I'm trying to scrap data from investing.com. My code is working except from the table header. My "columns" variable has the names as: data-col-name = "abc", but I don't know how to extract them as column_names.
table_rows = soup.find("tbody").find_all("tr")
table = []
for i in table_rows:
td = i.find_all("td")
row = [cell.string for cell in td]
table.append(row)
columns = soup.find("thead").find_all("th")
column_names =
df_temp = pd.DataFrame(data=table, columns=column_names)
df_dji = df_dji.append(df_temp)
CodePudding user response:
You have to use .text instead of .string
columns = soup.find("thead").find_all("th")
#print(columns)
column_names = [cell.text for cell in columns]
print(column_names)
or use .get_text() or even .get_text(strip=True)

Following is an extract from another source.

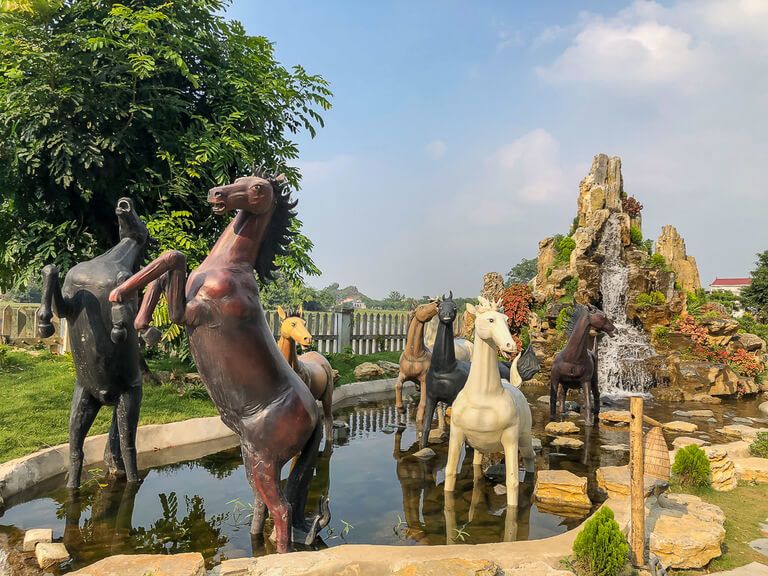 Wooden horses on display in water feature Ninh Binh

column_names = [cell.get_text() for cell in columns]
print(column_names)
Official documentation shows .string (.text is unofficial method in new versions but probably was official in older versions) but here .string doesn't work - maybe because there is another object <span> inside <th>. And get_text() get all strings from all elements in th and create one string.
EDIT:
If you want to get value form data-col-name= then use
cell['data-col-name']cell.get('data-col-name')cell.attrs['data-col-name']cell.attrs.get('data-col-name')
(and the same is with cell['id'] or cell['class'])
column_names = [cell['data-col-name'] for cell in columns]
column_names = [cell.get('data-col-name') for cell in columns]
# etc.
attrs is normal dictionary so you can use attrs.get(key, default_value), attrs.keys(), attrs.items(), attrs.values() or use like dictionary with for-loop.